Indeed. Poor things. But Williams has provided solutions to quandaries including play-induced sleepiness, couch-induced weight gain and right wrist fatigue.

She has even concocted a Street Fighter menu, with meals designed to perk you up and keep you trim and healthy. See right for her tips on healthy gaming. For the whole guide, including menu, see

● Hard as it may be after a long day at the office, try sitting on a chair or, even better, on a large exercise ball when you're gaming. Taking simple measures like ensuring the screen is at eye level and positioned straight in front of you can prevent neck and upper back pain.

● A good warm-up is essential. A combination of stretching and mobility exercises can help to warm up muscles and mobilise joints if you’re going to be holding a controller and engaging in lots of repetitive hand movements. The same goes if you're using a mouse all day, too.

● You should always obey the 20-20-20 rule. Every twenty minutes, you should stop and focus on an object that’s twenty feet away for twenty seconds – this will help to prevent or alleviate eye strain and in this time, performing wrist and mobility exercises should help to prevent muscle and joint strain. Try and feel where you're carrying tension – clenching your teeth and hunching your shoulders is a sure recipe for RSI (Repetitive Stress Injury). Less tension = less likelihood of aches and pains. This applies to when you're in front of your PC at work as well as when you're glued to your flatscreen.

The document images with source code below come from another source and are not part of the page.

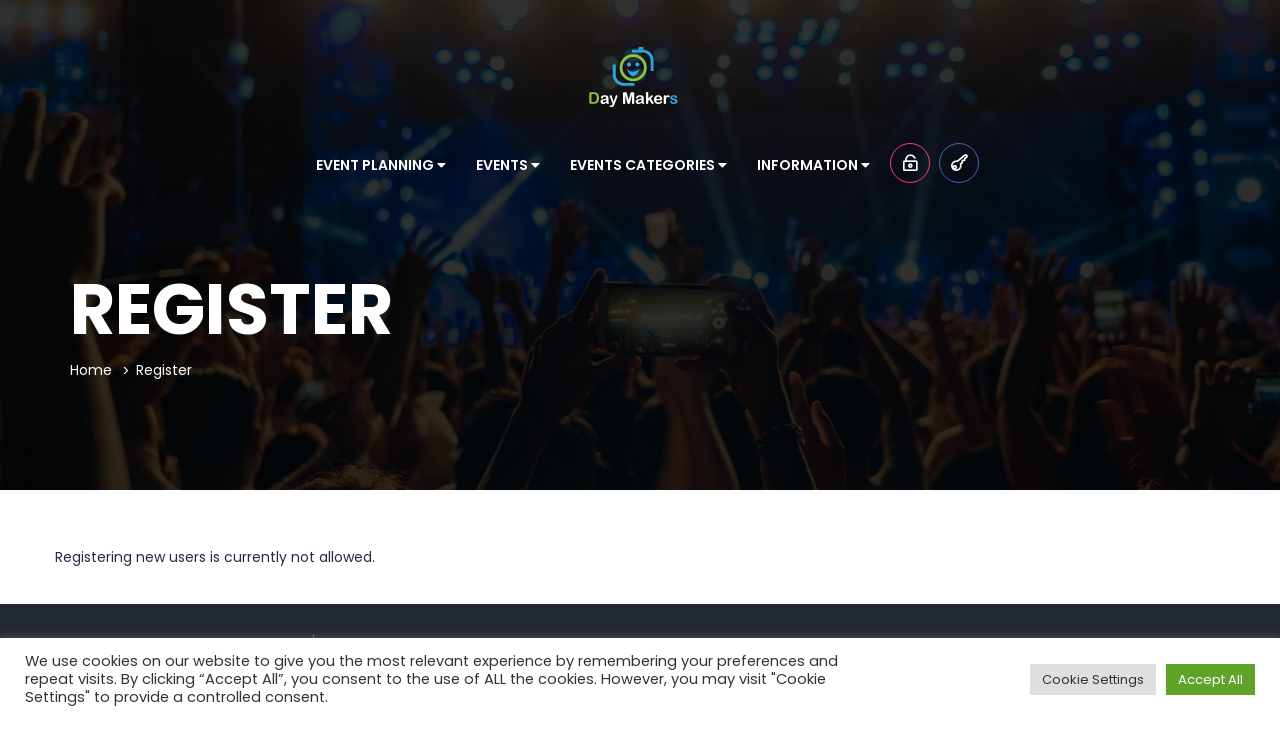

--- FILE ---
content_type: text/css
request_url: https://day-makers.com/wp-content/themes/em4u/style.css
body_size: 11
content:
/*
Theme Name: Em4u
Theme URI: https://themeforest.net/user/ovatheme/portfolio
Version: 1.4.5
Description: Created by Ovatheme
Author: Ovatheme
Author URI: https://themeforest.net/user/ovatheme
License: GNU General Public License 
License URI: license.txt
Tags: translation-ready, left-sidebar, right-sidebar
Text Domain: em4u
Domain Path: /languages/
*/


--- FILE ---
content_type: text/css
request_url: https://day-makers.com/wp-content/plugins/ova-login/assets/css/login.css?ver=6.9
body_size: 314
content:
.ova-login-form-container h3.title{text-transform:uppercase;margin-bottom:30px;font-style:20px}
.ova-login-form-container .login-username,
.ova-login-form-container .login-password{margin-bottom:20px}
.ova-login-form-container .login-remember label{font-weight:normal}
.ova-login-form-container .login-remember label input{margin-right:5px}
.ova-login-form-container .login-submit{margin-top:30px;margin-bottom:30px !important}
.ova-login-form-container .login-submit input{width:250px}
.ova-login-form-container a.forget-password{color:#4862c4}
.ova-login-form-container #user_pass,
.ova-login-form-container #user_login{height:50px;border:1px solid #e0e0e0;box-shadow:none;color:#242b46;opacity:1;padding-left:15px;width:250px}
.ova-login-form-container #user_pass::-webkit-input-placeholder,
.ova-login-form-container #user_login::-webkit-input-placeholder{color:#242b46;opacity:0.7}
.ova-login-form-container #user_pass::-moz-placeholder,
.ova-login-form-container #user_login::-moz-placeholder{color:#242b46;opacity:0.7}
.ova-login-form-container #user_pass:-ms-input-placeholder,
.ova-login-form-container #user_login:-ms-input-placeholder{color:#242b46;opacity:0.7}
.ova-login-form-container #user_pass:-moz-placeholder,
.ova-login-form-container #user_login:-moz-placeholder{color:#242b46;opacity:0.7}



.ova_register_user h3.title{text-transform:uppercase;margin-bottom:30px;font-style:20px}
.ova_register_user p.form-row{margin-bottom:20px}
.ova_register_user input{height:50px;border:1px solid #e0e0e0;box-shadow:none;color:#242b46;opacity:1;padding-left:15px;width:250px}
.ova_register_user input::-webkit-input-placeholder{color:#242b46;opacity:0.7}
.ova_register_user input::-moz-placeholder{color:#242b46;opacity:0.7}
.ova_register_user input:-ms-input-placeholder{color:#242b46;opacity:0.7}
.ova_register_user input:-moz-placeholder{color:#242b46;opacity:0.7}
.ova_register_user .ova-btn{text-align:center;padding-left:30px;padding-right:30px}


.ova-login-form-container #loginform p label{
	display: block;
}

.ova-login-form-container p.login-submit #wp-submit{
	cursor: pointer;
    border: none;
    background-color: #343434;
    color: #fff;
    font-size: 14px;
    line-height: 24px;
    text-transform: uppercase;
    font-weight: 500;
    padding: 11.5px 40px;
    position: relative;
}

● Be aware that diet plays a very important role in helping to keep you alert throughout the day, whether you're gaming or working on a spreadsheet. Meals that contain plenty of protein (fish, meat, eggs, nuts etc) will help to keep you alert, while carbohydrate sources that have a slower glycemic response (wholegrains, jacket potatoes, oats, and so on) will help to keep you fuller for longer.

● Treats do have their place in the gamer’s diet. Chocolate is best when accompanied by fibre (e.g. a fruit and nut bar) while caffeine in moderation can help to delay fatigue and boost reaction time.